On nous avait dit : «Allez à Ubud, vous allez adorer». Nous, dociles, nous y sommes allés. Première impression : on n’a pas aimé. Des touristes plein les rues, des boutiques branchées, une circulation incessante : bref, une ville qui respire le Lonely Planet.

Deuxième impression : on a un peu plus aimé. Après s’être fait réveillés par une meute de coqs à 4 h du matin, on a changé de B&B. On loge maintenant face à un champ de riz en herbe, en pleine ville. C’est la paix, pour 25 $, petit dej inclus.

Troisième impression : on a commencé à comprendre. Il faut s’immerger, coco. J’ai beaucoup marché, à mes risques et périls (ici, tout le monde fonce en scooter).

J’ai eu un massage balinais. Non les gars, ce n’est pas ce que vous pensez. Quand la masseuse qui faisait au moins mon poids m’est monté dessus, j’étais sur le ventre.

J’ai pris un cours de yoga entouré de clones ratés de Julia Roberts. La prof ricanait bizarrement. On a entonné la chanson du guru, puis a expulsé les vilains mots : «self-consciousness» «guilty». J’avais envie de crier «Harper !» «Charest !». Il y avait aussi quelques gars possédés. À mon avis, celui qui a eu cinq orgasmes aura du mal à rejoindre la civilisation.

J'ai aussi assisté à un spectacle de Kecak, Fire and trance dance..... Ça décoiffe son québécois.


Quatrième impression : on n’a pas haï. La ville est peuplée à moitié de Balinais et à moitié de femmes occidentales venues faire du yoga, méditer et manger végé. Les mères viennent avec leurs filles. Les copines viennent en duo, en trio, voire en autobus. Tout ce zen, ça fait un peu peur, mais on s’habitue.

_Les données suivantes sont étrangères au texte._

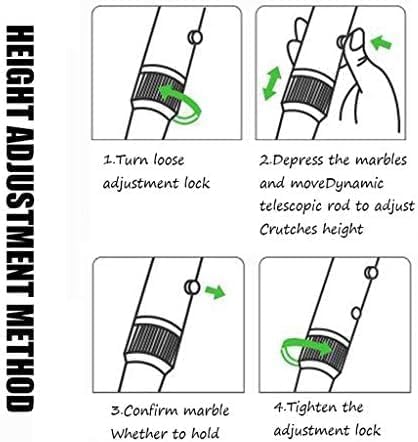 HEIGHT ADJUSTMENT METHOD

1.Turn loose adjustment lock

2.Depress the marbles and moveDynamic telescopic rod to adjust Crutches height

3.Confirm marble Whether to hold

4.Tighten the adjustment lock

Cinquième impression : on aime de plus en plus. En fait, on a trouvé du rosé balinais à 12 $. Un exploit dans ce pays qui taxe le vin à 300 %. Les bouteilles importées coûtent donc 3 fois plus cher qu’à la SAQ. Le vin local n’est pas prêt de gagner des points chez Parker, mais bien frappé, ça passe ou ça donne envie de se mettre à la Bintang.

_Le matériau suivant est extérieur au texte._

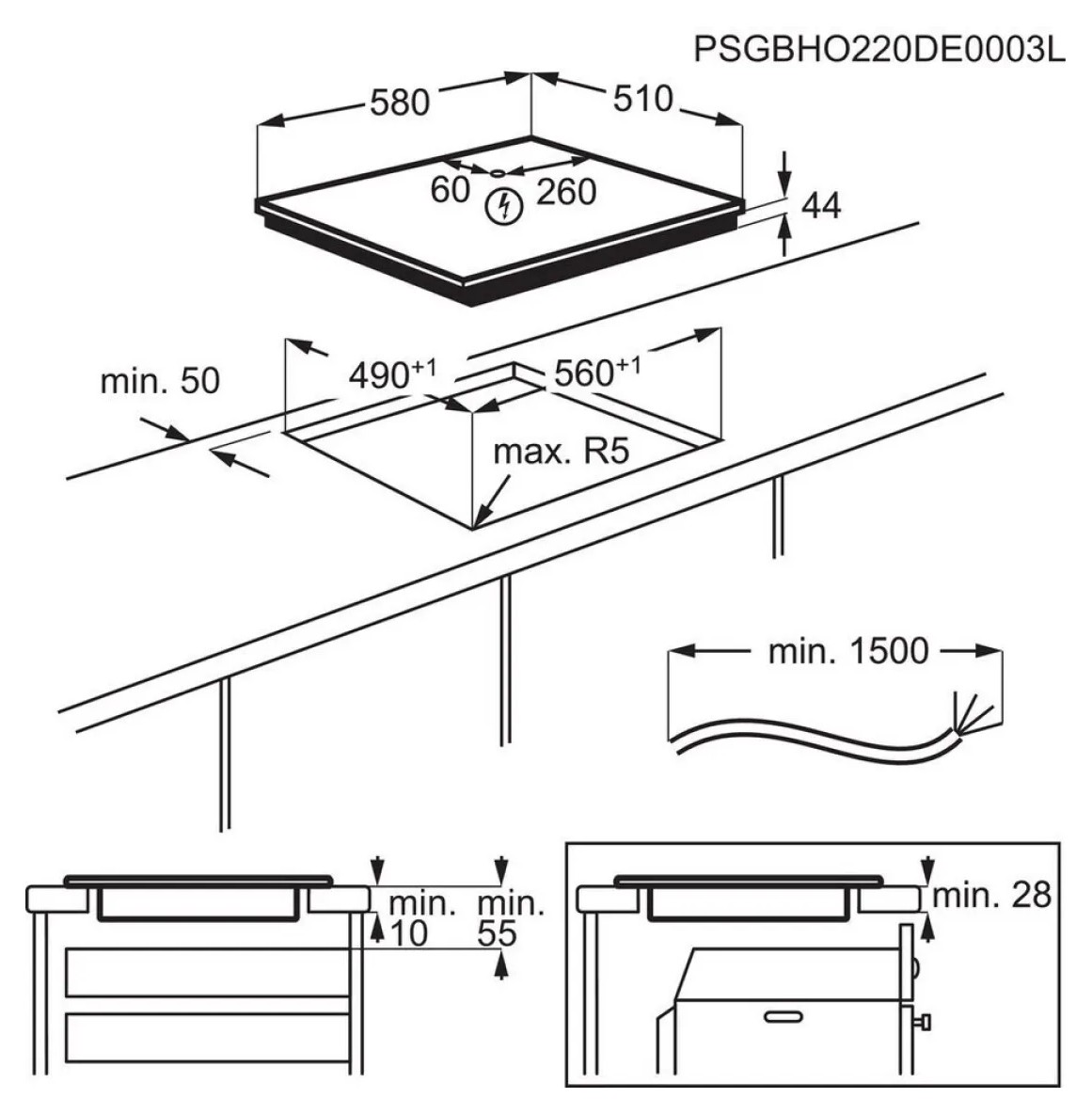 PSGBHO220DE0003L

580
510
60
260
44

min. 50
$490^{+1}$
$560^{+1}$
max. R5

min. 1500

min.
10
min.
55

min. 28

Finalement, Ubud, c’est bien. Surtout pour les femmes yogiques qui boivent du thé.

Bon, je vous entends au fond de la classe. Vous vous dites : «Même à Bali, ce maudit Français trouve le moyen de chialer». Ben oui.

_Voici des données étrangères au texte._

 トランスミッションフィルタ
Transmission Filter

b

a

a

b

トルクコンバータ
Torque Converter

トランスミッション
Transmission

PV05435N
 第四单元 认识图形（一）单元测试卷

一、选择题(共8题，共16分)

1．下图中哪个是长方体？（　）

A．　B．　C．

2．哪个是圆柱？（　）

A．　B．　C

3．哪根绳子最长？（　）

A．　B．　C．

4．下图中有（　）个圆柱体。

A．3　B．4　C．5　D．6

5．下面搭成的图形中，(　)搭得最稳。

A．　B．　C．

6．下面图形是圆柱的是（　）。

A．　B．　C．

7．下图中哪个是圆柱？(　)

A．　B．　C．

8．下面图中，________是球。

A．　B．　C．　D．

Sinon, je lis L’exil et le royaume : six nouvelles que je ne connaissais pas, signées Albert Camus. Un régal de circonstance.

04 avril 2012

Tuiles


Tout le village de Pejaten fabrique des tuiles. On en voit partout, alignées sur le sol, en train de sécher.

On tranche d'abord les blocs d'argile avec une sorte de fil à couper le beurre, puis on presse les tuiles une à une, à la main, sous une forme.

Ensuite, on laisse sécher.

Puis, on cuit pendant 12 heures. Chaque four est alimenté avec des noix de cocos.
Le prix d'une tuile s'établit entre 850 et 950 IDR, soit moins de 10 cents.
Lire aussi cet article de La Gazette de Bali.

03 avril 2012

Toilettes avec vue


Vous êtes installé ici. Il n'y a rien devant vous, sauf une vue à couper le souffle.

Au loin, le volcan Agung.

Entre lui et vous, un paysage qui donne envie de rester assis.

29 mars 2012

Buwit


Première impression balinaise: ces femmes qui triment dur dans le champ de riz juste devant notre fenêtre. Elles battent le riz à la main, toute la journée, sous le soleil. Et moi, je fais quoi là, avec mon ordi?

Devant chaque champ, chaque maison, chaque temple, des offrandes pour les Dieux. Bali est très majoritairement hindouiste et ça se voit partout.

Souvenir de Nyepi, le nouvel an balinais où ces Ogoh-ogoh en papier mâché sont normalement brulés. Signe des temps ; on voit certains de ces démons toujours intacts et à vendre.

Sans commentaire.

En fait, je ne suis pas venu voir Bali, je suis venu voir Pascal. Parti de Montréal pour Pékin, il y a 5 ans, il a ensuite vécu à Shanghai et à Djakarta, au Qatar et en Jordanie. Pour finalement se marier et vivre à Buwit, dans l'ouest de la célèbre île indonésienne. Le temps passe, l'amitié reste intacte. C'est rassurant.